- _Given problem_: Please copy the lines word for word, starting with the line that contains "How far is the concrete" and continuing through the last line of the entries.

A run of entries
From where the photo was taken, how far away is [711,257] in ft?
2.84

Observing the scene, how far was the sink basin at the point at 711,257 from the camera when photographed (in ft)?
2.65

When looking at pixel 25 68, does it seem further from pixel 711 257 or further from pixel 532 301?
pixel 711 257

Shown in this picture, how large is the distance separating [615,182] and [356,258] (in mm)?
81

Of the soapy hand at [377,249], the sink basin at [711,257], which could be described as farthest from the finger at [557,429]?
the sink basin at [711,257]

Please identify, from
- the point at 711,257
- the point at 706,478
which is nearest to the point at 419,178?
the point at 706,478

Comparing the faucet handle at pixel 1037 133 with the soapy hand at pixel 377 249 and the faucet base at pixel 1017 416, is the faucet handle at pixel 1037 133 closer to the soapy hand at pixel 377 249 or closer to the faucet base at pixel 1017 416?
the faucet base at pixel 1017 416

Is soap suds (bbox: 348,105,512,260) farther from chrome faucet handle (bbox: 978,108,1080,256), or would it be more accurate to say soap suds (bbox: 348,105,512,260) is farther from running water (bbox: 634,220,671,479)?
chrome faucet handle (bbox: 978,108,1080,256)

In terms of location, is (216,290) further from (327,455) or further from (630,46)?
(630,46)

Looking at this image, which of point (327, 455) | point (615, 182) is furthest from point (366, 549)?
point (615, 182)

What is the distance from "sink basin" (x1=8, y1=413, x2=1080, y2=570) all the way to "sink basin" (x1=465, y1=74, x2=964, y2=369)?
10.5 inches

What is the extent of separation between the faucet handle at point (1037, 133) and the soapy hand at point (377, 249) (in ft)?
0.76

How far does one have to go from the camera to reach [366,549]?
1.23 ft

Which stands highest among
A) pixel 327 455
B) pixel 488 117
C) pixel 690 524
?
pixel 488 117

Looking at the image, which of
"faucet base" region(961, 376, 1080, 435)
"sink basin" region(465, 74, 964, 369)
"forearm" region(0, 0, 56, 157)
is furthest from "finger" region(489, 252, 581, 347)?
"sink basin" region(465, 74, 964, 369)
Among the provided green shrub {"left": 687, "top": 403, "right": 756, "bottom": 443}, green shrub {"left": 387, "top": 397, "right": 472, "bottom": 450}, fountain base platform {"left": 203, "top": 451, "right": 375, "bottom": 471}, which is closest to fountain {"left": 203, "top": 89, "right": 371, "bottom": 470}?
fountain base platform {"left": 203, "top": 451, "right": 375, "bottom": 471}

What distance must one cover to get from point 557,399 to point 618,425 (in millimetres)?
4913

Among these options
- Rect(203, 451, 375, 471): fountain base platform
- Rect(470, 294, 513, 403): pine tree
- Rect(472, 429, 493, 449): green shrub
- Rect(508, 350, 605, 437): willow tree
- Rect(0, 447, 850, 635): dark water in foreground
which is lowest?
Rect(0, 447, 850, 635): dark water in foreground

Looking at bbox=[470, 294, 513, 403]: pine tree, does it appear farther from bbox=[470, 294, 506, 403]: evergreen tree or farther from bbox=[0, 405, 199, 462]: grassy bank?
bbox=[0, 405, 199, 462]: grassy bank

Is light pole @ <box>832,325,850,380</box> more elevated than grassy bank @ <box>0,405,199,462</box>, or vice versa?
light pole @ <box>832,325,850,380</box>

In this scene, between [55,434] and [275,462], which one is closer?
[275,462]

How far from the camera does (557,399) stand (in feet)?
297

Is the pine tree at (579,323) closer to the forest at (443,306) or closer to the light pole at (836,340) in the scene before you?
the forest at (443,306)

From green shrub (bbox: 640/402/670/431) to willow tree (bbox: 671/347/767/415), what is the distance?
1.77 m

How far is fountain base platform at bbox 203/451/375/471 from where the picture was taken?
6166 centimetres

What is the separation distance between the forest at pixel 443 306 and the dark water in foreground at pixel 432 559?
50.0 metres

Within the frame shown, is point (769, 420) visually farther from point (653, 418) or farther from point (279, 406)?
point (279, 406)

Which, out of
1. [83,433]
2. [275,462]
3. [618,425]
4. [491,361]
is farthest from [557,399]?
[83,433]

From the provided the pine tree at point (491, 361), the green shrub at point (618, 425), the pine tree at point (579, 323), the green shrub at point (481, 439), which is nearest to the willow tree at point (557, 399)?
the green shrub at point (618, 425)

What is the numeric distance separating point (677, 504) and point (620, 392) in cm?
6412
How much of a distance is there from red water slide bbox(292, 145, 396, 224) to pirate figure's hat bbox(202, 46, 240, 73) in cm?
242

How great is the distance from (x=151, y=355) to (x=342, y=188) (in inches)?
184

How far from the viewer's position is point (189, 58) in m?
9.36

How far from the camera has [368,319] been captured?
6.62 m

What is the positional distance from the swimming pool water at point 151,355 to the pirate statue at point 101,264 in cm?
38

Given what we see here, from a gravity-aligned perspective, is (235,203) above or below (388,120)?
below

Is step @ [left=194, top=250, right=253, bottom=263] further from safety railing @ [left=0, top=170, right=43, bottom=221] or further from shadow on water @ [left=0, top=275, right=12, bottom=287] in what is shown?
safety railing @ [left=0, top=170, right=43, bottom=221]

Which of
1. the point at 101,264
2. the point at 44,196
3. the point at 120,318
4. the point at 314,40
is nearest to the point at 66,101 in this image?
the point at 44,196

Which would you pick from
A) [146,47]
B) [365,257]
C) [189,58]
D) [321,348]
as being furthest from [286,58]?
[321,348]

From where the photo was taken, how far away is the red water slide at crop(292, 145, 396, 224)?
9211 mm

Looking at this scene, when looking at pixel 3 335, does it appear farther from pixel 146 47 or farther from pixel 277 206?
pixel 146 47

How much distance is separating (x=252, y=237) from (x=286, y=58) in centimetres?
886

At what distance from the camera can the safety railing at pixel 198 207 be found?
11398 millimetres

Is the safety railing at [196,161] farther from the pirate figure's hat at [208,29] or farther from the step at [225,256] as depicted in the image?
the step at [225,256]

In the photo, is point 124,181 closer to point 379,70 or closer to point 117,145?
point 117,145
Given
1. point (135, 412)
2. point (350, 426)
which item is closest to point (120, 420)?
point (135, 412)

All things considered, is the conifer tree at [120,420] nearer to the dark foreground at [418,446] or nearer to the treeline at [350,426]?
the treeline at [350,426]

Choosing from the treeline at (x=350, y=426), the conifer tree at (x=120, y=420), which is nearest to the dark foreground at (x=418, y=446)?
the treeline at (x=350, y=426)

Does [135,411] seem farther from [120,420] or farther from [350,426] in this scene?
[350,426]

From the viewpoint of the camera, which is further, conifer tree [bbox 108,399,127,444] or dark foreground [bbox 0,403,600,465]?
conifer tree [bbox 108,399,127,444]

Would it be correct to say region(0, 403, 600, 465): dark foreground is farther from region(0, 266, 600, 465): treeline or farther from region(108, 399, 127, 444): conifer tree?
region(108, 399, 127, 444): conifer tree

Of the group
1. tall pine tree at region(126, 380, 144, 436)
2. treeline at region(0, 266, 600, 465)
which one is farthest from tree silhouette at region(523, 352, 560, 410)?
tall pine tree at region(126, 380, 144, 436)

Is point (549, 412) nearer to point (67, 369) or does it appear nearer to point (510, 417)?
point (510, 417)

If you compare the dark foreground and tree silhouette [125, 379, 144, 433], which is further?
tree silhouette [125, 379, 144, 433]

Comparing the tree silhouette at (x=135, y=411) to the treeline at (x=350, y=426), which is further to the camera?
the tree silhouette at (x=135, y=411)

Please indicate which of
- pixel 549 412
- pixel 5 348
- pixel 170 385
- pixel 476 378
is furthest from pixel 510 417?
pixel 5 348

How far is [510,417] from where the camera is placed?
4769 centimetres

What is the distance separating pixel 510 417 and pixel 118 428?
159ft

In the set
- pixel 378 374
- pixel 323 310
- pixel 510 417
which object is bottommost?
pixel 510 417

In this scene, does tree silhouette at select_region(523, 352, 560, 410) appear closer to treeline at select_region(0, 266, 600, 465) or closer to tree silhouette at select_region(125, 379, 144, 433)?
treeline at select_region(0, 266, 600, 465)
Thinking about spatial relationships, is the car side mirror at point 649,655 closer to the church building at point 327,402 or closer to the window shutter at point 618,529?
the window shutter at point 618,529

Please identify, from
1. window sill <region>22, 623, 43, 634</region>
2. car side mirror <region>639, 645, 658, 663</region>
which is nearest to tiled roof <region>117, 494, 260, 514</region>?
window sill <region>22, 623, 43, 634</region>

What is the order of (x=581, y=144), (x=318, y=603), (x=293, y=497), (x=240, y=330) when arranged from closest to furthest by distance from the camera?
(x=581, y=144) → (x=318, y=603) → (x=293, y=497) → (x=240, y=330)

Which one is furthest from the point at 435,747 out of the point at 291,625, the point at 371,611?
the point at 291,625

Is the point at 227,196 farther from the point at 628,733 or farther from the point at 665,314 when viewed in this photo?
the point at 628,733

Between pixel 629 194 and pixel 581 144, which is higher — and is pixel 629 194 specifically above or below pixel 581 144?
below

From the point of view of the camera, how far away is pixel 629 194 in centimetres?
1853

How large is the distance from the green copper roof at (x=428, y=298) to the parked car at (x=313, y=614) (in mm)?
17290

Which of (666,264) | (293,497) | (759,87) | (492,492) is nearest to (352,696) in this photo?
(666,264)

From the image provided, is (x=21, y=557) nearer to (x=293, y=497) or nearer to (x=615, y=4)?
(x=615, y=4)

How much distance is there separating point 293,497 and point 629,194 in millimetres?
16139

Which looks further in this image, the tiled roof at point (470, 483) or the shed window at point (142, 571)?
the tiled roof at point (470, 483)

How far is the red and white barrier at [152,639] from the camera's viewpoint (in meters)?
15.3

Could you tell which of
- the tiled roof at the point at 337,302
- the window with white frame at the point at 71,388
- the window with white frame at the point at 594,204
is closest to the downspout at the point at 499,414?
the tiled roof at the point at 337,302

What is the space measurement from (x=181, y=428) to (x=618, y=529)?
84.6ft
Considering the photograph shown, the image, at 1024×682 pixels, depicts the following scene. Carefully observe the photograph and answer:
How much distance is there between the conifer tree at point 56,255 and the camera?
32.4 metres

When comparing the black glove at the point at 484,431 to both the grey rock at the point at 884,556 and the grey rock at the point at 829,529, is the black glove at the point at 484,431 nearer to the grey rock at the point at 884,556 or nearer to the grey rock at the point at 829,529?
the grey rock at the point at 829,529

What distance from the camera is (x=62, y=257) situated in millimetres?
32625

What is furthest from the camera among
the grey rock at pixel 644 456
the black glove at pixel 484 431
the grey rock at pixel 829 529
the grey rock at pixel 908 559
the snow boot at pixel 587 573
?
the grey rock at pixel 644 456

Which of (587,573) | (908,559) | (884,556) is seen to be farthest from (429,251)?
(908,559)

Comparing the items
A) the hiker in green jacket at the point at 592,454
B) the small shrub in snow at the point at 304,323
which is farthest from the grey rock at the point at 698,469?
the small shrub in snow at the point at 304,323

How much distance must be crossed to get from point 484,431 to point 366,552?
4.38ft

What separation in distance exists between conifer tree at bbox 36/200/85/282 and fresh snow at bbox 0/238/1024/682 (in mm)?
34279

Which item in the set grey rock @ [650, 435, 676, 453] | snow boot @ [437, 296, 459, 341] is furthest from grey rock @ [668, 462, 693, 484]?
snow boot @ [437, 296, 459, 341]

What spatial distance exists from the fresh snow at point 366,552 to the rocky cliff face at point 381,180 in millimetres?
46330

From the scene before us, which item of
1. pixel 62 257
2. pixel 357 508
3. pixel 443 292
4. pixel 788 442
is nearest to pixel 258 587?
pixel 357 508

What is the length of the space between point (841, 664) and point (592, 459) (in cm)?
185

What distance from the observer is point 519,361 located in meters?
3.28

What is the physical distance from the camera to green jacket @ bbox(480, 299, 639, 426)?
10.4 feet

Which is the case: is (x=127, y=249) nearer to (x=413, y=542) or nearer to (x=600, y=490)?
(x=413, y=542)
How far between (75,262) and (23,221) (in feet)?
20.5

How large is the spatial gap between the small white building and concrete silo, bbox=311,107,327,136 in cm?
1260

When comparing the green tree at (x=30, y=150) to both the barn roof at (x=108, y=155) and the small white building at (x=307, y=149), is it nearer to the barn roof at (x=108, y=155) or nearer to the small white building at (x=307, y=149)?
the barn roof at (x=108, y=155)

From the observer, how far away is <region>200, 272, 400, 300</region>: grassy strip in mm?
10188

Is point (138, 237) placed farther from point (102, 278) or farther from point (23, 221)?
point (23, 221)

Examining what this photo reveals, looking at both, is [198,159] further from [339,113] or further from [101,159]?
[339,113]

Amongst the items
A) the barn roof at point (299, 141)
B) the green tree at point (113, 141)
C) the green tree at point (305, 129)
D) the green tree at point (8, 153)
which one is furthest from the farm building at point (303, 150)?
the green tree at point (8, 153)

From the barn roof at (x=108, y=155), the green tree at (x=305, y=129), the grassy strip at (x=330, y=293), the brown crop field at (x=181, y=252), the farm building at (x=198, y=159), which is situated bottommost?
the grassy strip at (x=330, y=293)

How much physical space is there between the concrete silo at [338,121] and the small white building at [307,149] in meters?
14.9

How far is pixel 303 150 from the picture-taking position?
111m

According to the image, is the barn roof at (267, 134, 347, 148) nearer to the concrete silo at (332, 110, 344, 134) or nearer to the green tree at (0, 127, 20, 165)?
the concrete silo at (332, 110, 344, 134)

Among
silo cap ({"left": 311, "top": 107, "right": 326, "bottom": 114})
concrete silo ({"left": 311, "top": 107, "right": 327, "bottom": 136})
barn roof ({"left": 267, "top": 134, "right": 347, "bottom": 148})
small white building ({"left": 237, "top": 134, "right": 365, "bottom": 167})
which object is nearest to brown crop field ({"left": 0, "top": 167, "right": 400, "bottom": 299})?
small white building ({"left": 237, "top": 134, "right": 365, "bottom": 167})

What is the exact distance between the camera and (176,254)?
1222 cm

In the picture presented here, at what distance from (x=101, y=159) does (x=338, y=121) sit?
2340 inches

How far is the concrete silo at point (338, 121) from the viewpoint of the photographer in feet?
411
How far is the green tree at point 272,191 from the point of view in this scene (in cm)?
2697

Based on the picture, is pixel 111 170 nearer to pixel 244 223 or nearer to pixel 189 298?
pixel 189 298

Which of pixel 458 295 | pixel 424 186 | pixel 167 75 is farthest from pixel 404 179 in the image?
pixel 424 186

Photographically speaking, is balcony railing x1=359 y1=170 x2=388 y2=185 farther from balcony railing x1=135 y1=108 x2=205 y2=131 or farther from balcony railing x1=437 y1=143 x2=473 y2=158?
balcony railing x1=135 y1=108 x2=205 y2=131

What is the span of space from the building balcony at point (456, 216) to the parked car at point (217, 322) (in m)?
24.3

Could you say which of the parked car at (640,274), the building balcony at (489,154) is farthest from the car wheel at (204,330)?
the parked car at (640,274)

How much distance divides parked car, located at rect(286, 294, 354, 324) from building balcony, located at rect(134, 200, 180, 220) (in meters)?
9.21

- _Answer to the problem_:
How far is the concrete silo at point (338, 121) from the viewpoint of the photographer in feet?
411
How far is the green tree at point 272,191 from the point of view in this scene (in cm)?
2697

Based on the picture, is pixel 111 170 nearer to pixel 244 223 or nearer to pixel 189 298?
pixel 189 298

Which of pixel 458 295 | pixel 424 186 | pixel 167 75 is farthest from pixel 404 179 in the image?
pixel 424 186

Photographically speaking, is balcony railing x1=359 y1=170 x2=388 y2=185 farther from balcony railing x1=135 y1=108 x2=205 y2=131 or farther from balcony railing x1=437 y1=143 x2=473 y2=158?
balcony railing x1=135 y1=108 x2=205 y2=131

What is the span of space from the building balcony at point (456, 216) to the parked car at point (217, 322) (in m)?
24.3

Could you say which of the parked car at (640,274), the building balcony at (489,154) is farthest from the car wheel at (204,330)?
the parked car at (640,274)

How much distance divides parked car, located at rect(286, 294, 354, 324) from building balcony, located at rect(134, 200, 180, 220) (in meters)?
9.21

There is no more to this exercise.